Predation is a fundamental ecological process with the potential to shape community structure. Because predator-prey interactions are embedded within complex systems, the direct effects of predators on their prey can produce cascading effects on other processes, such as host-pathogen interactions. While the impact of predators on disease dynamics has received considerable attention, research has focused on selective predation on infected prey. There is, however, substantial evidence that some predators avoid infected prey, preferentially attacking uninfected individuals. Such different strategies of prey selectivity by predators modulate host-parasite interactions changing the fitness payoffs both for hosts and their parasites. Do predators’ feeding preferences affect the co-evolutionary dynamics of their prey and prey’s parasites?

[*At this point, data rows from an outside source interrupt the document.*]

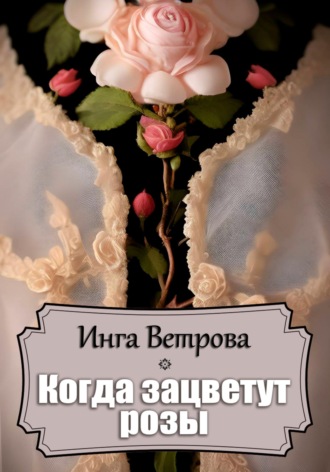 Инга Ветрова. Когда зацветут розы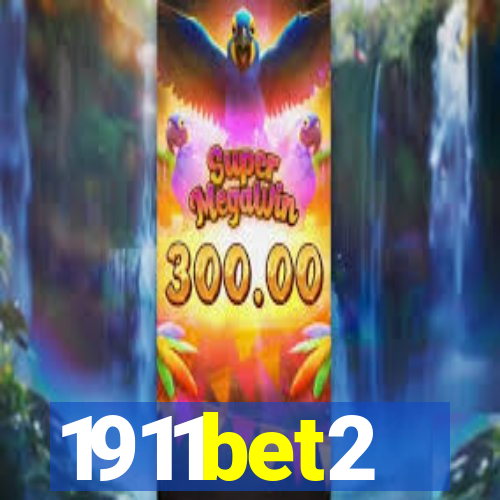 1911bet2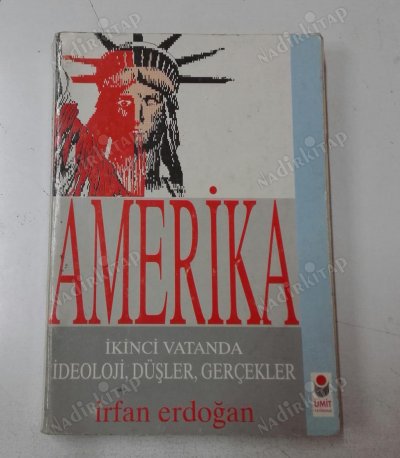 Amerika - İkinci Vatanda İdeoloji Düşler Gerçekler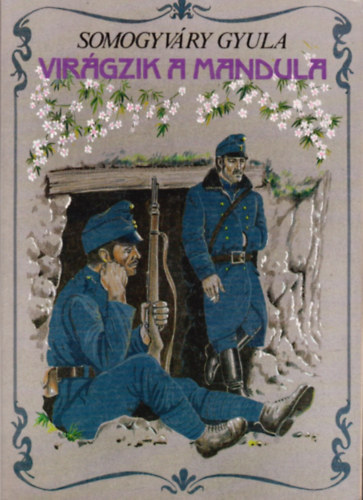 Somogyv�ry Gyula - Vir�gzik a mandula... (SZERKESZT� L. Jeszenszky �gnes)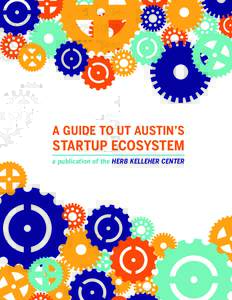 A GUIDE TO UT AUSTIN’S  STARTUP ECOSYSTEM a publication of the HERB KELLEHER CENTER  AUSTIN is the No. 1 city for startup activity.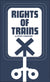 Rights of Trains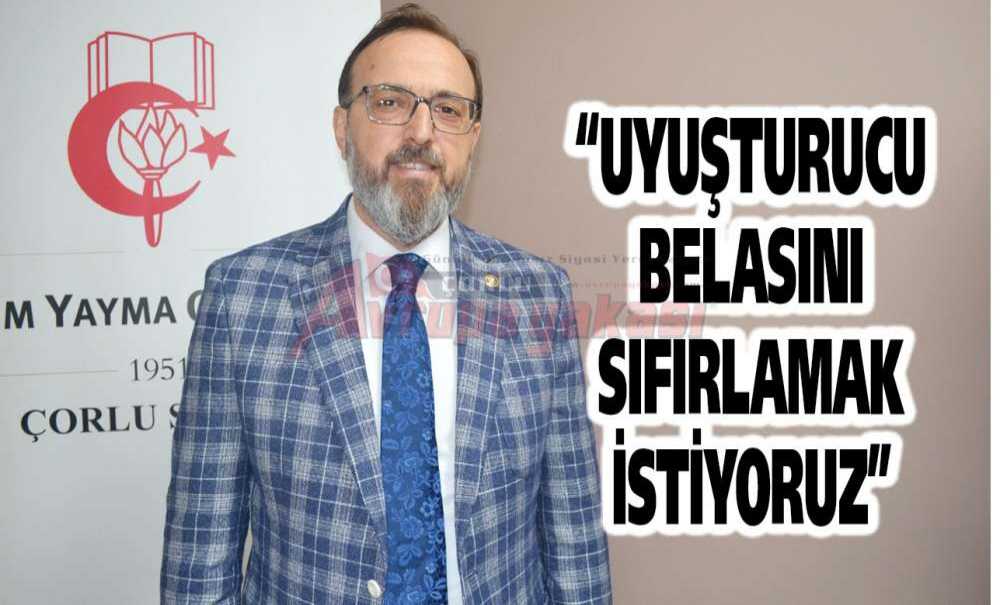“Uyuşturucu Belasını Sıfırlamak İstiyoruz”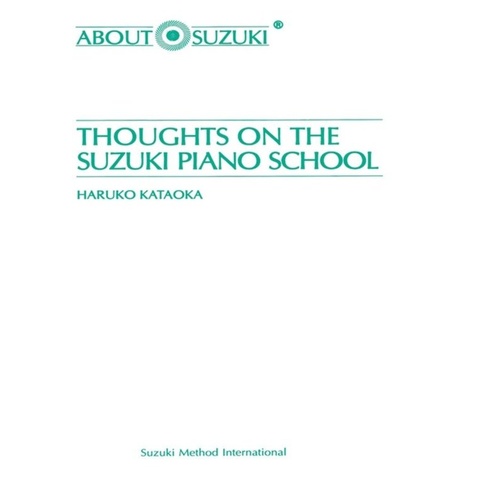 Kataoka - Thoughts on the Suzuki Piano School Book, 48 Pages, Publisher: Alfred Music
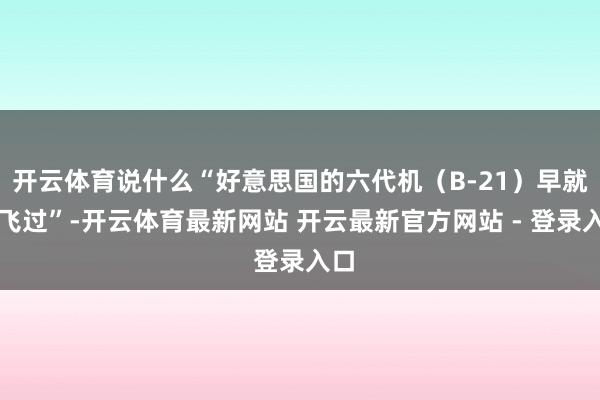 开云体育说什么“好意思国的六代机（B-21）早就试飞过”-开云体育最新网站 开云最新官方网站 - 登录入口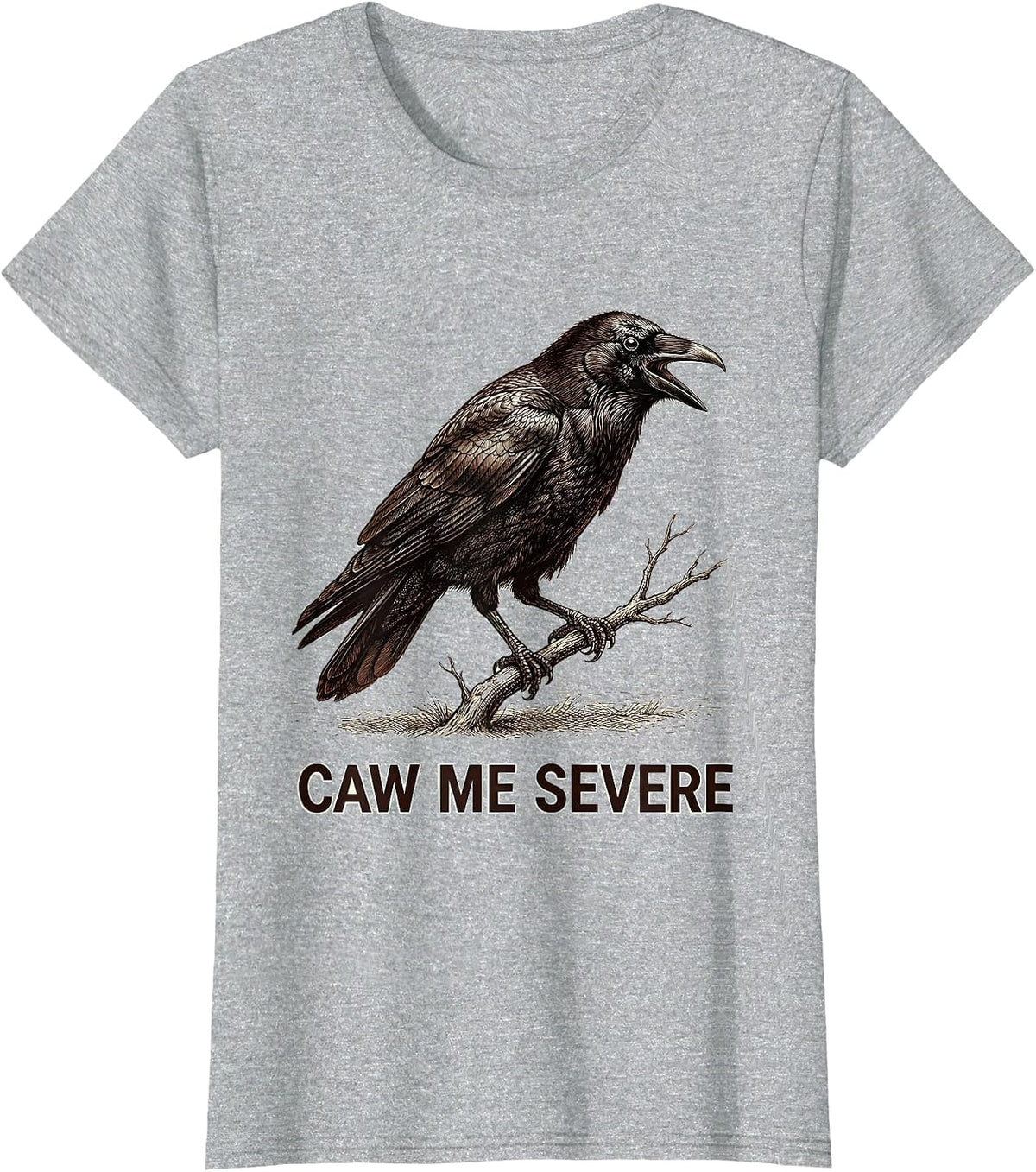 Women's Caw Me Severe Gothic Crow Raven Bird Pun Humor T-Shirt - Heather Grey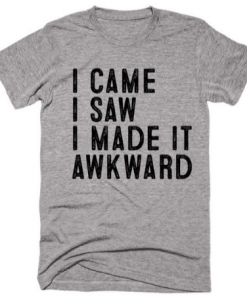 I Came I Saw I Made It Awkward Unisex Tshirt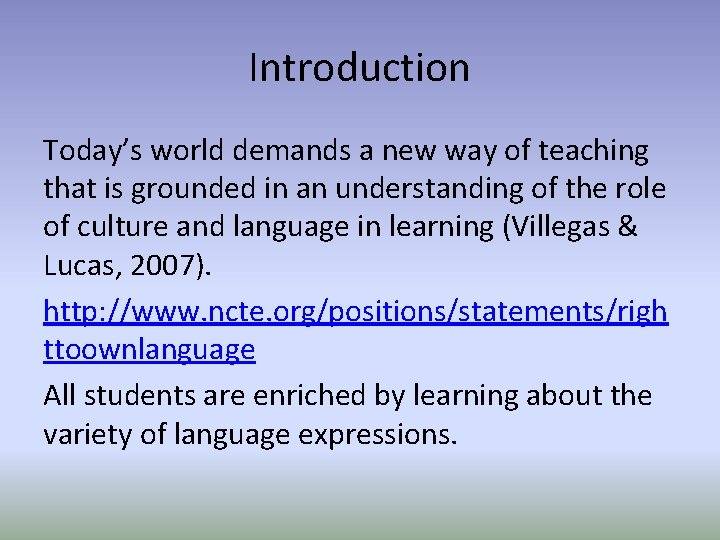 Introduction Today’s world demands a new way of teaching that is grounded in an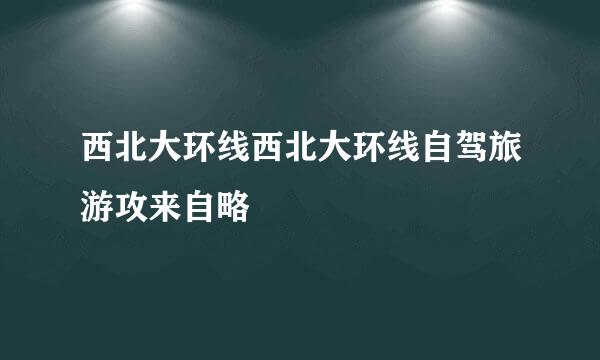 西北大环线西北大环线自驾旅游攻来自略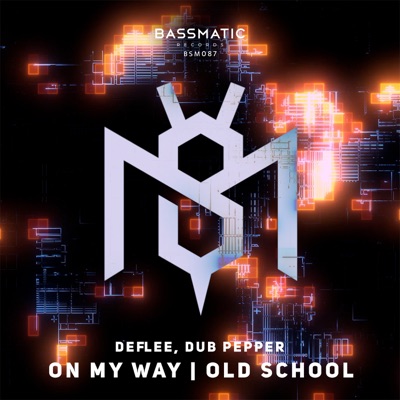 On My Way / Old School - Single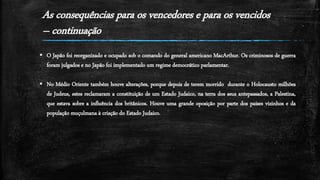 As consequências para os vencedores e para os vencidos
– continuação
 O Japão foi reorganizado e ocupado sob o comando do general americano MacArthur. Os criminosos de guerra
foram julgados e no Japão foi implementado um regime democrático parlamentar.
 No Médio Oriente também houve alterações, porque depois de terem morrido durante o Holocausto milhões
de Judeus, estes reclamaram a constituição de um Estado Judaico, na terra dos seus antepassados, a Palestina,
que estava sobre a influência dos britânicos. Houve uma grande oposição por parte dos países vizinhos e da
população muçulmana à criação do Estado Judaico.
 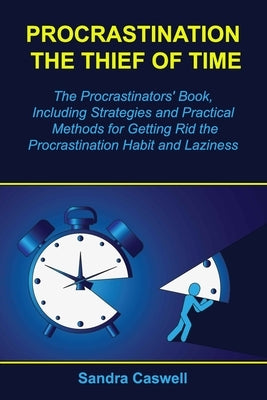 Procrastination - the Thief of Time: The Procrastinators' Book, Including Strategies and Practical Methods for Getting Rid the Procrastination Habit a by Caswell, Sandra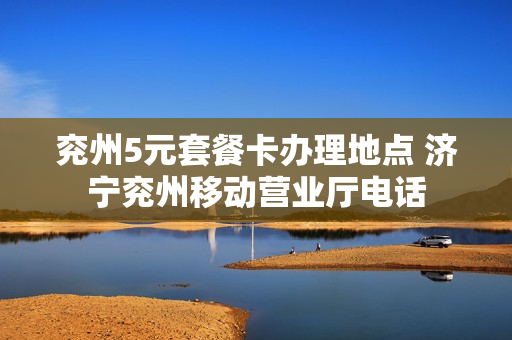 兖州5元套餐卡办理地点 济宁兖州移动营业厅电话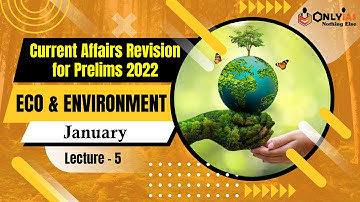 Environment | Lecture 5 | Prelims Revision 2022 | January 2022 | OnlyIAS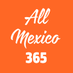 All Mexico 365 (@allmexico365) Twitter profile photo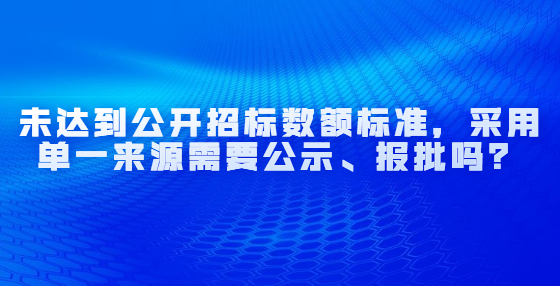 未達到公開招標數(shù)額標準，采用單一來源需要公示、報批嗎？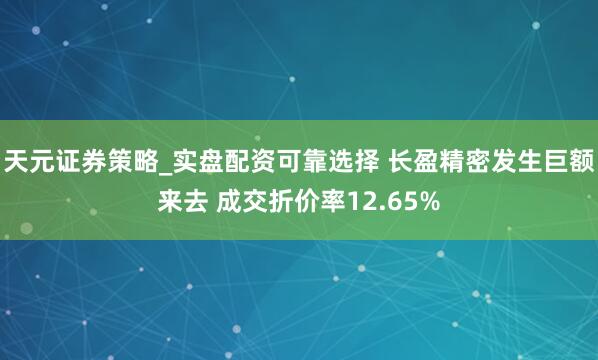 天元证券策略_实盘配资可靠选择 长盈精密发生巨额来去 成交折价率12.65%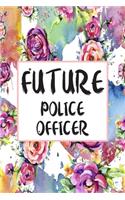 Future Police Officer: Blank Lined Journal For Police Officer Appreciation Gifts Floral Notebook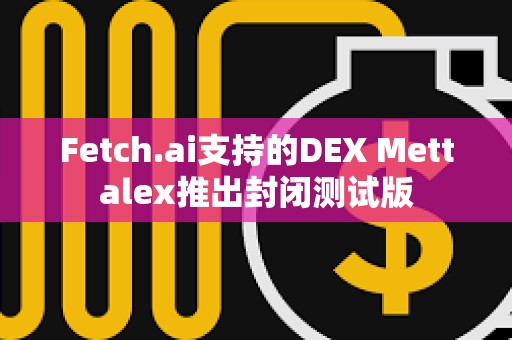 Fetch.ai支持的DEX Mettalex推出封闭测试版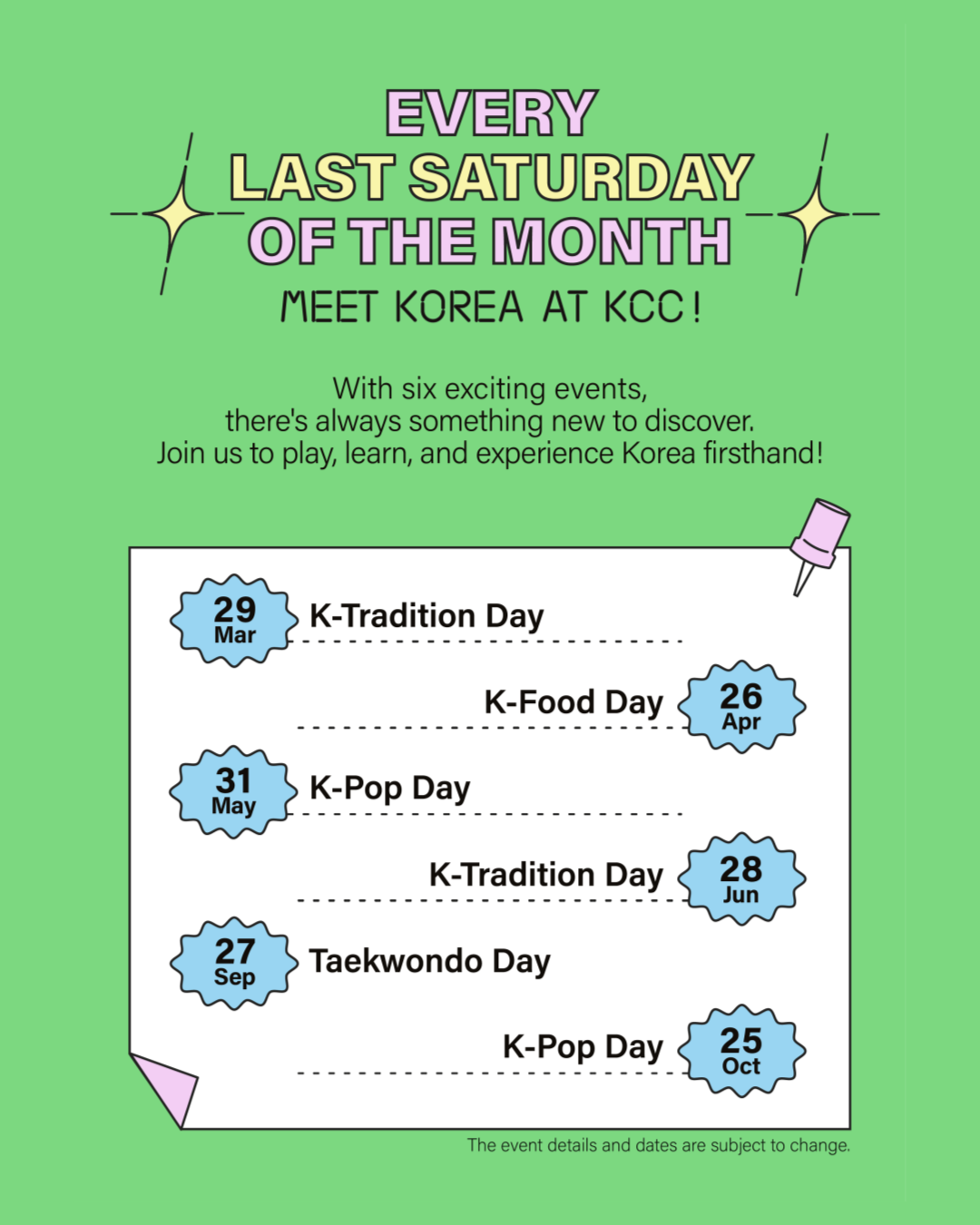 'K-Culture Playground' Korean Cultural Experience Event  ​  The Korean Cultural Center to the Kingdom of Belgium and the European Union organizes the 'K-Culture Playground' program every last Saturday of the month to introduce and provide opportunities to experience the diversity of Korean culture.  Special moments await where you can directly experience and enjoy the colorful elements of Korean culture, including traditional games, food, K-Pop, and Taekwondo. Participants can feel the charm of Korean culture through their five senses with various activities such as wearing Hanbok and playing traditional games. This program, which features a different theme each month, makes learning about Korean culture easy and fun, creating a place for cultural exchange where local Belgians and Korean culture enthusiasts can gather together. We invite everyone, regardless of age, to this cultural festival where you can spend a special weekend with family and friends.  ​  ​  ​  ○︎ Event Schedule      - When: Last Saturday of each month      - Where: Korean Cultural Center (Rue de la Régence 4, 1000 Bruxelles)      - Admission: Free  ​  ​  ​  ○︎ 2025 Program Schedule (*Dates are subject to change.)      - March 29 - K-Tradition day (Hanbok and traditional games experience)      - April 26 - K-Food day      - May 31 - K-POP day      - June 28 - K-Tradition day      - September 27 - Taekwondo day      - October 25 - K-POP day  ​  ​  ​  ​  ​  ○︎ Cultural Passport Event Information      - Join the K-Culture Playground Cultural Passport event!      - Receive a stamp on your cultural passport each time you participate in a K-Culture Playground event. Special Korean cultural souvenirs will be given to those who participate in 3 or more events out of the total 6 during the 2025 season. Get your cultural passport on your first visit. Collect stamps with each visit and receive a gift along with special memories!  ​  ​  ○︎ Participation Information      - All age groups are welcome.      - The event will be conducted in Korean and local languages (French/Dutch).      - Souvenirs will be provided to participants on a first-come, first-served basis.      - We look forward to your interest and participation in this event where you can experience the diversity of Korean culture.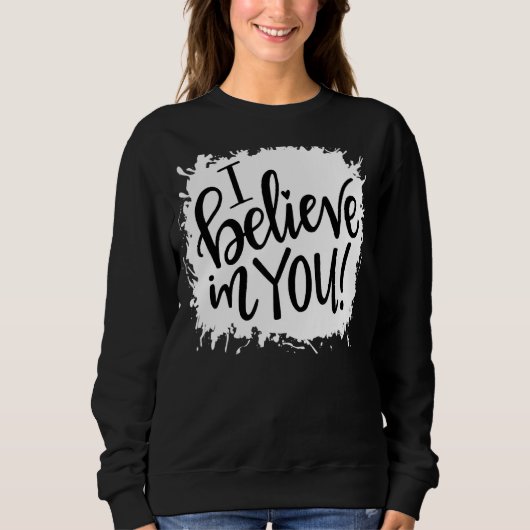 Niedlich glaube ich an deinen Lehrertesttag Sweatshirt (Vorderseite)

Here we take a first step towards answering this question by investigating the effects of selective predation on the evolution of host susceptibility. In particular, we use a host (Daphnia dentifera) - parasite (Metschnikowia bicuspidata) system to artificially manipulate predation to represent selective removal of infected or uninfected prey over multiple generations. We collected data on population patterns of D. dentifera, to examine differences in population densities and infection rates. Subsequently, we calculated population susceptibility to determine if predation treatment affects host susceptibility.
Results/Conclusions
After ten weeks of selective predation pressure on the D. dentifera populations, preliminary data suggest no differences in overall population densities across predation treatments. In contrast, there were trends suggesting differences in infection rates based on predation strategy. Populations in which uninfected individuals were removed to simulate selective predation had higher infection rates compared to populations where either infected or randomly selected individuals were removed. Despite strong predation pressure, there were no obvious changes in host susceptibly in response to selection over multiple generations. These preliminary patterns suggest that the benefits of low susceptibility in these predation treatments may be outweighed by associated tradeoffs (e.g., reduced fecundity). Alternatively, it may be that limited heritability precludes an evolutionary response in host susceptibility. Overall, these results suggest that while selective predation can alter infection rates, these effects do not always cascade across multiple generations through changes in genotype frequencies.